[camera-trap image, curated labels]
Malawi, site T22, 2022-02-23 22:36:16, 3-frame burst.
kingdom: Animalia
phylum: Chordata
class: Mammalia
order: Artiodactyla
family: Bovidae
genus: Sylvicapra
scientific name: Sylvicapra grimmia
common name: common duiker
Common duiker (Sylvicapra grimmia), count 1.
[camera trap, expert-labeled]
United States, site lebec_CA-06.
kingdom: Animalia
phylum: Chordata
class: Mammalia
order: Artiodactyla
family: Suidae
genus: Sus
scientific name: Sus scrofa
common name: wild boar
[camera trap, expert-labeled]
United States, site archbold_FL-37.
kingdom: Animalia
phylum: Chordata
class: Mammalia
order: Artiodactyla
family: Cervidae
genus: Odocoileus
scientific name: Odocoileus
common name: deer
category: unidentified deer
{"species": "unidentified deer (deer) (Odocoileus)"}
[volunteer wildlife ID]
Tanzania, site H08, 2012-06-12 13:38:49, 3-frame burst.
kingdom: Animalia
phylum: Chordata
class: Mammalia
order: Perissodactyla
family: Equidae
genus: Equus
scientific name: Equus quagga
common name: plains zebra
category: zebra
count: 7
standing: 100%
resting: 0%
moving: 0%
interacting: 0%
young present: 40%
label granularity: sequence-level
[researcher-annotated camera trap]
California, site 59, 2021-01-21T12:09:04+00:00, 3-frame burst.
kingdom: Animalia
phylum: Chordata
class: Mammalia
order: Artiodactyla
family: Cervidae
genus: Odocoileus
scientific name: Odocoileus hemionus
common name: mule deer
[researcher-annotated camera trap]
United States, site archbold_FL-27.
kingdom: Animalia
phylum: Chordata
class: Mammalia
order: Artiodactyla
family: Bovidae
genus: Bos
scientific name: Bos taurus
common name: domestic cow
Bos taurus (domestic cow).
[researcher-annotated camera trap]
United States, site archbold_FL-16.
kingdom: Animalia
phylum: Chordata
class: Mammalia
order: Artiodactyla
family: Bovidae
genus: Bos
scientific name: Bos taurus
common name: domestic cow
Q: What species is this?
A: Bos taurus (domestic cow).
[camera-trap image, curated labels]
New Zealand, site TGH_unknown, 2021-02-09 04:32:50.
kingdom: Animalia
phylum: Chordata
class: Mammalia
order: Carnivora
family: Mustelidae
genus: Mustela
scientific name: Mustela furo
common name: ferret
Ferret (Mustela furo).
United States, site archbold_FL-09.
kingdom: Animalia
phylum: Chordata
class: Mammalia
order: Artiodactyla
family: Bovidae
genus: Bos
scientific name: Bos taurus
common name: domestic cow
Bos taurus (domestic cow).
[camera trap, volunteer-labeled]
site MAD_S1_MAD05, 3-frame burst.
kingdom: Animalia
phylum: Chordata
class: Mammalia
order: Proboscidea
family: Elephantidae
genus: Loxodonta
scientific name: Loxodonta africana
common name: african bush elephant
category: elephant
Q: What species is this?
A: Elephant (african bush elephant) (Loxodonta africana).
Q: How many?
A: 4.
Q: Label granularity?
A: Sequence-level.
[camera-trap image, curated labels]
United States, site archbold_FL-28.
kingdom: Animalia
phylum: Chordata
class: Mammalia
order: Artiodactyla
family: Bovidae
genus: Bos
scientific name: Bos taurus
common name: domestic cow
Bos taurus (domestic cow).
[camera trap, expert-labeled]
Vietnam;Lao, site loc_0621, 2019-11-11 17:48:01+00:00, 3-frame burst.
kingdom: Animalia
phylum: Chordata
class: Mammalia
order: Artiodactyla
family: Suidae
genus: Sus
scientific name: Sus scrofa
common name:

_ _ _ _ _

[ASSIGNMENT]
Your output should start at the line containing "United States, site archbold_FL-28." and stop at the last line of the material, copied exactly, with nothing else.

[COMPLETED EXERCISE]
United States, site archbold_FL-28.
kingdom: Animalia
phylum: Chordata
class: Mammalia
order: Artiodactyla
family: Bovidae
genus: Bos
scientific name: Bos taurus
common name: domestic cow
Bos taurus (domestic cow).
[camera trap, expert-labeled]
Vietnam;Lao, site loc_0621, 2019-11-11 17:48:01+00:00, 3-frame burst.
kingdom: Animalia
phylum: Chordata
class: Mammalia
order: Artiodactyla
family: Suidae
genus: Sus
scientific name: Sus scrofa
common name:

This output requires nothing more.